Knick-knacks from The Apartment are strewn around the house, from a pot of Bronx-based artist Livia Cetti’s handmade paper geraniums (from €356) and Jean Roger’s ceramic candlesticks (€342) to Needleman’s hand-woven baskets (from €300) and enamelled 18th-century glass bottles (€1,095 for a pair). “I really try to make sure that all the things I have in The Apartment are things that I would live with myself,” Busck says. “If I’m in doubt, I always think, ‘Would I bring this to my home?’ And if it doesn’t pass the test, it doesn’t go in.” Though most surfaces have been filled with trinkets and decorative objets, everything feels considered. “I like to use things – they’re not just for show,” says Busck. “That’s probably why I love baskets, because they have been used for centuries and are so universal but can still be beautiful objects.”
She continues through to her “favourite room”, the laundry room, which has been adorned in delicate blueberry-print wallpaper from Antoinette Poisson. “I have a real soft spot for textiles and folk art,” she says, gesturing to the vintage Japanese wrapping cloth on the wall and the antique cabinet filled with variously patterned fabrics. “My kids were like, ‘Why don’t you just have the laundry room down in the basement?’, but I told them that as long as I’m doing the laundry, I need light,” she says. “I spend a lot of time here, and I think that is what a home is all about, having nice places in which to do the daily chores.”
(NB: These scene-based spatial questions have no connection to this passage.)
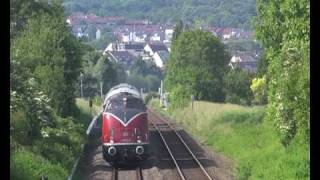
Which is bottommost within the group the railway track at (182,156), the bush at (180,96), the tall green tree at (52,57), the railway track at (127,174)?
the railway track at (127,174)

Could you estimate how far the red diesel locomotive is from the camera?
25.8m

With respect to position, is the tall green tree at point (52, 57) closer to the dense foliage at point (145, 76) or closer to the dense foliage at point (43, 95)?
the dense foliage at point (43, 95)

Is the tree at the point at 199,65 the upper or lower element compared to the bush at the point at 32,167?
upper

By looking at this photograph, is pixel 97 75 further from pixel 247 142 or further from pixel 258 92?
pixel 247 142

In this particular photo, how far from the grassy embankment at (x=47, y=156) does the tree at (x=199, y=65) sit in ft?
104

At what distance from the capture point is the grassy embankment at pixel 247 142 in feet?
64.7

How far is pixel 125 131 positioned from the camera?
2589 cm

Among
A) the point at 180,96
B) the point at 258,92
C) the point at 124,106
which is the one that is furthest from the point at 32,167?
the point at 258,92

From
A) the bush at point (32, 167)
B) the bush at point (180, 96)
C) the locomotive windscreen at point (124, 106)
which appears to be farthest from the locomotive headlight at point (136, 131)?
the bush at point (180, 96)

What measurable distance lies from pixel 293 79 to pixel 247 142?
11.9m

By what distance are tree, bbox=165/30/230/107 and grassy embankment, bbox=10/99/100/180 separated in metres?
31.6

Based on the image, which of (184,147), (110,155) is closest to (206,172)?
(110,155)

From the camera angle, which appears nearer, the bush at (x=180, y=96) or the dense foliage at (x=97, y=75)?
the bush at (x=180, y=96)

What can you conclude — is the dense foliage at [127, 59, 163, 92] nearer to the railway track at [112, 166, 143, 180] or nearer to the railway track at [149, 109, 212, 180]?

Her bedroom is an oasis of calm, with a balcony looking onto the sea, soft-blue and ditsy floral furnishings and a recessed bookcase she designed with the architect Salem Charabi. “We can be up here reading for hours,” she says, “and in the wintertime you have the view of all these small houses lit up, and it just looks so cosy.”
She leads me through to the adjoining dressing room, where mounted rails are lined with colourful patchwork jackets, striped and polkadot shirts and vintage dresses festooned with buds. “You will not find many black pieces in there,” she laughs. Bohemian beaded necklaces hang off hooks on the walls like baubles, with everything designed to be immediately grabbable. “I’m a bit impatient, so I want getting dressed to be quick and easy,” she says. “I also feel like I wear my clothes in a different way, because I can see everything and it makes it easier to mix and match things”.
Much like her approach to dressing, her interiors are intuitive and emotional, unbound by rules and masterfully flitting between different styles and influences. “I believe that when you follow your heart and buy things that you like, they somehow come together,” she says. “It’s the mix that makes a home interesting.”